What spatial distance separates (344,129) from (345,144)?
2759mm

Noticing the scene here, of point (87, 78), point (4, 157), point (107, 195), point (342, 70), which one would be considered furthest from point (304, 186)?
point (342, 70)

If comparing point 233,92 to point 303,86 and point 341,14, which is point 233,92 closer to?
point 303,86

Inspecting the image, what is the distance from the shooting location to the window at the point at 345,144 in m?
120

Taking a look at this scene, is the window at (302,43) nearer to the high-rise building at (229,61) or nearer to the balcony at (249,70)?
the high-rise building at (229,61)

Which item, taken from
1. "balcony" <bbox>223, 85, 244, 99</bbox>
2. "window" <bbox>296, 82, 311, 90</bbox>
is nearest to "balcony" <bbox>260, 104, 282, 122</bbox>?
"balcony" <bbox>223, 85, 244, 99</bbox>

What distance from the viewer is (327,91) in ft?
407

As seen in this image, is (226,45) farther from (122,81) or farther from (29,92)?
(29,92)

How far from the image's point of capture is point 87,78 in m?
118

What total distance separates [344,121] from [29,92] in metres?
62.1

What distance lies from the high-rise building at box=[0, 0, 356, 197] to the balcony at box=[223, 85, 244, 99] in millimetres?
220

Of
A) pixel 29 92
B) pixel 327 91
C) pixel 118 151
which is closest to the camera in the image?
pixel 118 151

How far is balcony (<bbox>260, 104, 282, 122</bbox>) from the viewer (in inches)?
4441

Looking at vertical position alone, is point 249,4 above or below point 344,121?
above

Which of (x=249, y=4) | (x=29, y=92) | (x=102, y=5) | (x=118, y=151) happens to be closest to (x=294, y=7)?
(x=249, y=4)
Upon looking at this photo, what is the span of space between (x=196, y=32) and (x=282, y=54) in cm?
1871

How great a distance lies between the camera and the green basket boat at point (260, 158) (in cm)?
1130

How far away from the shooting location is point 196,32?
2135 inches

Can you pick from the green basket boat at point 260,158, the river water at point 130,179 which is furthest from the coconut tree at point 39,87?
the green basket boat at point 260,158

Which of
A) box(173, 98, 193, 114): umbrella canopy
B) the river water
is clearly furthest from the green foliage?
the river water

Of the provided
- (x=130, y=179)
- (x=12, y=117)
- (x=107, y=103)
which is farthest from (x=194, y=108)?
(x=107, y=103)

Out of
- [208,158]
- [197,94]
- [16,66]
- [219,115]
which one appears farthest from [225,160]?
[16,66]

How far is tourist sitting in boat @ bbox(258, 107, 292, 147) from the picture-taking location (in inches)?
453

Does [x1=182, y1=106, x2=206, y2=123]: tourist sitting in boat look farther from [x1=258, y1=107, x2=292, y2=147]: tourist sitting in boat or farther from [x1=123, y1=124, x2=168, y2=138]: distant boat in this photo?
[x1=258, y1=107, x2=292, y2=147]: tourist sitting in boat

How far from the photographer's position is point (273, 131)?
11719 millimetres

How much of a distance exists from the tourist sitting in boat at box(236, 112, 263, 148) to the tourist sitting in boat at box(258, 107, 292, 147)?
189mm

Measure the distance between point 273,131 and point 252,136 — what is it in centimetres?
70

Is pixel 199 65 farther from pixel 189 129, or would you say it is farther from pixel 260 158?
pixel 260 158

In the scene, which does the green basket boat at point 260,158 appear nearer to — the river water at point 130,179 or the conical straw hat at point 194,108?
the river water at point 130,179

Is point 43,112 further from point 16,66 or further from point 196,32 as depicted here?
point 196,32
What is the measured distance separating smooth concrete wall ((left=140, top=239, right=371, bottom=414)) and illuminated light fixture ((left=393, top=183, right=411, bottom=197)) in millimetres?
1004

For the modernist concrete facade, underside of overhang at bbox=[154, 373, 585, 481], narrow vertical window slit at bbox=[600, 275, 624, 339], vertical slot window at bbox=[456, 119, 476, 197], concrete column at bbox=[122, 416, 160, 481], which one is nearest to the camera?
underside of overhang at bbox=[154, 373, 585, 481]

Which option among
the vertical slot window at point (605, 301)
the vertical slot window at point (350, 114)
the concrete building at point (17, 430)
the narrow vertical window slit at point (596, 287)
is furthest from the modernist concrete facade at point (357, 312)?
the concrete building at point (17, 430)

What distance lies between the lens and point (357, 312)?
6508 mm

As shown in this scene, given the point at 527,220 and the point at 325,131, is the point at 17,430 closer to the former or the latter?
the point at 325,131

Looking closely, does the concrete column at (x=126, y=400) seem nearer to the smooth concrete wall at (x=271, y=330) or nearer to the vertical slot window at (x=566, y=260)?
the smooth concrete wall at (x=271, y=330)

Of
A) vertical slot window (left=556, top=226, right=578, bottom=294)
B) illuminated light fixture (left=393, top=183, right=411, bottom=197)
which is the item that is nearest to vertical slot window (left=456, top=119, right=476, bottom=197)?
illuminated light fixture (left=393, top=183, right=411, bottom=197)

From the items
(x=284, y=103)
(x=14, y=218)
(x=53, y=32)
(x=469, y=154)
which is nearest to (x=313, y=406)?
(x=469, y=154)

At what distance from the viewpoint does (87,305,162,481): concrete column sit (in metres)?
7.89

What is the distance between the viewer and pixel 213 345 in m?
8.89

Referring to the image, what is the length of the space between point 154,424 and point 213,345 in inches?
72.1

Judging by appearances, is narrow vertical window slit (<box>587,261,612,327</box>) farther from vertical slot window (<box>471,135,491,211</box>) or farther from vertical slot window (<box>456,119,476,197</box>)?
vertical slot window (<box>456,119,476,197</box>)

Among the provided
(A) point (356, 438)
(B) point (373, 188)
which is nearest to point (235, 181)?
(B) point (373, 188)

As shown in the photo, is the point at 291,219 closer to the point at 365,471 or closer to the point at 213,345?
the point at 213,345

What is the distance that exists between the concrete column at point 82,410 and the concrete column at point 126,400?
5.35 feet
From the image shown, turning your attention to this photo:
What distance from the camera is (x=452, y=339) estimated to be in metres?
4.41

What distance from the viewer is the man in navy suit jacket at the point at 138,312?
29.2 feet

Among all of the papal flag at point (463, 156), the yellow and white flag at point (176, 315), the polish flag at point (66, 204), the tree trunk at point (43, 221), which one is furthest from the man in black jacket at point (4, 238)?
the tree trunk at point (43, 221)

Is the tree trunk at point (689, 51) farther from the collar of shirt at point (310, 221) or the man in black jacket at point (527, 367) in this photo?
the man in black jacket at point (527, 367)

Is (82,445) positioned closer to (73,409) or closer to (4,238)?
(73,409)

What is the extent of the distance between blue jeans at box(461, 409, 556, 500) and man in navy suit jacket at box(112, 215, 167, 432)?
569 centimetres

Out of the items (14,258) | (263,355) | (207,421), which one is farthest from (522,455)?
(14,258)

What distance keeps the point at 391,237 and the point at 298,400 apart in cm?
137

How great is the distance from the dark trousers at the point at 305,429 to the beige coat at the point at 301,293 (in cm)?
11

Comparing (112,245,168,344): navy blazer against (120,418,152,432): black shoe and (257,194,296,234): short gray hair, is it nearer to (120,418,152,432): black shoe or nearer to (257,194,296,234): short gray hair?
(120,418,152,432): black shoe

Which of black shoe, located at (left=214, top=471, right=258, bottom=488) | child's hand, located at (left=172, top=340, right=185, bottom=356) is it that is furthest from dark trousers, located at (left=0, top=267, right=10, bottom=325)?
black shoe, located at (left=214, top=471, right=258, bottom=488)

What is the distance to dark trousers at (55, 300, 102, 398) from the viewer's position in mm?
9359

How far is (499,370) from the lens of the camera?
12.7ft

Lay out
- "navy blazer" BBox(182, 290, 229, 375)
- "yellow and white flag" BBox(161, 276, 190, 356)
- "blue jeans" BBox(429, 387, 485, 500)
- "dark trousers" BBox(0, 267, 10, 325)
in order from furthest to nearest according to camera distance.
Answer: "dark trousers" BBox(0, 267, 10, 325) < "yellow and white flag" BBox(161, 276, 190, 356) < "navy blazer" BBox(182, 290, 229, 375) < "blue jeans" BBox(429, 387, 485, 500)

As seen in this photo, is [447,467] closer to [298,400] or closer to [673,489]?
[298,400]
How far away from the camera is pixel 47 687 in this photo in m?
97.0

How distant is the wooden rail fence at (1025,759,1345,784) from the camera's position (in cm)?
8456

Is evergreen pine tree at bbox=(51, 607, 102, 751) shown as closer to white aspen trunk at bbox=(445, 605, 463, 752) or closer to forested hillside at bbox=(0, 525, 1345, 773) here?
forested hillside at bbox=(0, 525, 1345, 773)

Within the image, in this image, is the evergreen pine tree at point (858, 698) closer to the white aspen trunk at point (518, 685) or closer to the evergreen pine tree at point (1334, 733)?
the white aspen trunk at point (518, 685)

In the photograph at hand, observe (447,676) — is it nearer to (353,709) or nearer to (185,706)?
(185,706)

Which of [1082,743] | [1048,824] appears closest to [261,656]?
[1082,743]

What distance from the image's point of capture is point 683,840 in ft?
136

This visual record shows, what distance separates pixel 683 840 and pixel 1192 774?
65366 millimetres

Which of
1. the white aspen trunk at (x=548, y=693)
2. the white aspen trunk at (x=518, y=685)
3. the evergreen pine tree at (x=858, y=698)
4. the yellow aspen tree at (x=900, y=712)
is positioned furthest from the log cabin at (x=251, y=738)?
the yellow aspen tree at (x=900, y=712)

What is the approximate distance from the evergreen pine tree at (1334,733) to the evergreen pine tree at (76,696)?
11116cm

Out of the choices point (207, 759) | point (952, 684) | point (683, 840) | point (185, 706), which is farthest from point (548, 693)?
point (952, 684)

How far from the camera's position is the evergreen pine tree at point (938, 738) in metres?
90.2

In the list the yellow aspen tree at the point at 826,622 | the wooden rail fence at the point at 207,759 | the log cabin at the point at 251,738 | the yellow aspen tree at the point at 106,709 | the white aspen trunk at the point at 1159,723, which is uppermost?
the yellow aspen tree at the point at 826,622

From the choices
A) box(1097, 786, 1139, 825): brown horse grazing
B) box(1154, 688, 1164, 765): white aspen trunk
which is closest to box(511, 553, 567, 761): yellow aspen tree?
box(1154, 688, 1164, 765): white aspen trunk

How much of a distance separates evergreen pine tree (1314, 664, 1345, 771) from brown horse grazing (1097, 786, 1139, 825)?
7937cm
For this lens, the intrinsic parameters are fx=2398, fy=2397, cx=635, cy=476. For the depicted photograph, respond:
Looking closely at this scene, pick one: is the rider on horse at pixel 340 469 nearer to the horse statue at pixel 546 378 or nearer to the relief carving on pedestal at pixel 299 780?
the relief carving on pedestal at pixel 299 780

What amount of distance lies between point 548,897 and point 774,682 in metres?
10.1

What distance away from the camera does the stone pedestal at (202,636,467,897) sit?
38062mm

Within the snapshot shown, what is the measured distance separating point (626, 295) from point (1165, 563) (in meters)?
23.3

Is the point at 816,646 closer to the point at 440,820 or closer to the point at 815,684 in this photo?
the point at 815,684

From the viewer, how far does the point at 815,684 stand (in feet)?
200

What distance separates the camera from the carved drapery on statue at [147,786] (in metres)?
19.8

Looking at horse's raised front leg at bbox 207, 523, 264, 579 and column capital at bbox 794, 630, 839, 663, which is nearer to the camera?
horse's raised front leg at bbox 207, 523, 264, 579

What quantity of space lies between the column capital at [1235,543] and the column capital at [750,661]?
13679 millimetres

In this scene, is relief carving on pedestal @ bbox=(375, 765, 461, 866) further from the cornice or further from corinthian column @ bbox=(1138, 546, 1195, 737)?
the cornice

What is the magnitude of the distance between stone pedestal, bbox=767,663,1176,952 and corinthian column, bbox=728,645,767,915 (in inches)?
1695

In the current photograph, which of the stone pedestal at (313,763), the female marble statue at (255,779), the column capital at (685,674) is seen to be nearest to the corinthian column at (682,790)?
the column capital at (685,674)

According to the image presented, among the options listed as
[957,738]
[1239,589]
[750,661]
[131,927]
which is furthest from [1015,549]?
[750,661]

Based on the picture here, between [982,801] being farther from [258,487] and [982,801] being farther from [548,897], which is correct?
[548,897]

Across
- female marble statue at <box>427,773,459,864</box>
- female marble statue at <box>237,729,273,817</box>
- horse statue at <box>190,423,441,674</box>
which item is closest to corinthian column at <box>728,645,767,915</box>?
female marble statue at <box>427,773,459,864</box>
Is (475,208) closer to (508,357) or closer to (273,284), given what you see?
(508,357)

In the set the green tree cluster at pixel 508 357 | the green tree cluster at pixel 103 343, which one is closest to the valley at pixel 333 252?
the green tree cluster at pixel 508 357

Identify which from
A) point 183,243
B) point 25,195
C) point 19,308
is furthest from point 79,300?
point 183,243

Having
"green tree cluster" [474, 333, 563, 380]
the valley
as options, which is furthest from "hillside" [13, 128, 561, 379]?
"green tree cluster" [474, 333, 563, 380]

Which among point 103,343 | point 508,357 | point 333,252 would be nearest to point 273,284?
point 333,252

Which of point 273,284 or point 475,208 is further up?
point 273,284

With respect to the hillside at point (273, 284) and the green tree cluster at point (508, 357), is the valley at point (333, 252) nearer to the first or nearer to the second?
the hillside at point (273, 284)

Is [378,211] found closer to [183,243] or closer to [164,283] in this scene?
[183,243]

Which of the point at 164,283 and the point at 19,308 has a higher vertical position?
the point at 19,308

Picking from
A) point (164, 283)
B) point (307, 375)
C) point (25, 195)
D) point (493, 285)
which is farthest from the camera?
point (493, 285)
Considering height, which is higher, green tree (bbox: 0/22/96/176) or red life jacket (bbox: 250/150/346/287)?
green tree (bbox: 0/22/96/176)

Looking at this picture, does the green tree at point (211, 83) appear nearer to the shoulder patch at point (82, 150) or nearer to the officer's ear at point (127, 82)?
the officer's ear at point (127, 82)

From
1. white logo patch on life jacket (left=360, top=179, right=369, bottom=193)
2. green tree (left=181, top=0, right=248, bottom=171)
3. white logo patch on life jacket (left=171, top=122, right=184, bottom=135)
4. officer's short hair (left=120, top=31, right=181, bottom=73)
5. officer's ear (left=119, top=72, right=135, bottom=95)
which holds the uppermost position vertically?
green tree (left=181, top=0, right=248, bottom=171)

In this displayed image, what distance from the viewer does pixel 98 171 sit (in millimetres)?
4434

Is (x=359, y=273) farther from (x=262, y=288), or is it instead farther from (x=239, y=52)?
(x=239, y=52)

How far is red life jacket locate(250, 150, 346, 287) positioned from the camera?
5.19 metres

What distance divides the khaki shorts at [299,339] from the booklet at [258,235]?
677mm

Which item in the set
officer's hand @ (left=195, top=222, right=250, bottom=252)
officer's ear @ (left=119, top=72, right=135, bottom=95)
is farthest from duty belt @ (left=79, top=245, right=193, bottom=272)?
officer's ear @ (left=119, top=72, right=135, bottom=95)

Description of the task: Pull out every line from the one with "Considering height, which" to the end of the listing, and output only those.

Full response:
Considering height, which is higher, green tree (bbox: 0/22/96/176) or red life jacket (bbox: 250/150/346/287)?
green tree (bbox: 0/22/96/176)

Looking at this picture, does the green tree at point (211, 83) appear nearer to the shoulder patch at point (82, 150) or nearer to the officer's ear at point (127, 82)?
the officer's ear at point (127, 82)

From
1. white logo patch on life jacket (left=360, top=179, right=369, bottom=193)
2. green tree (left=181, top=0, right=248, bottom=171)
3. white logo patch on life jacket (left=171, top=122, right=184, bottom=135)
4. officer's short hair (left=120, top=31, right=181, bottom=73)
5. officer's ear (left=119, top=72, right=135, bottom=95)
which holds the uppermost position vertically?
green tree (left=181, top=0, right=248, bottom=171)

In this displayed image, what distance from the viewer does pixel 98 171 sit (in millimetres)?
4434

Is (x=359, y=273) farther from (x=262, y=288), or is it instead farther from (x=239, y=52)?
(x=239, y=52)

How far is red life jacket locate(250, 150, 346, 287) positioned from the camera?
5.19 metres

What distance divides the khaki shorts at [299,339] from the booklet at [258,235]?
677mm

Which item in the set
officer's hand @ (left=195, top=222, right=250, bottom=252)
officer's ear @ (left=119, top=72, right=135, bottom=95)
is farthest from duty belt @ (left=79, top=245, right=193, bottom=272)?
officer's ear @ (left=119, top=72, right=135, bottom=95)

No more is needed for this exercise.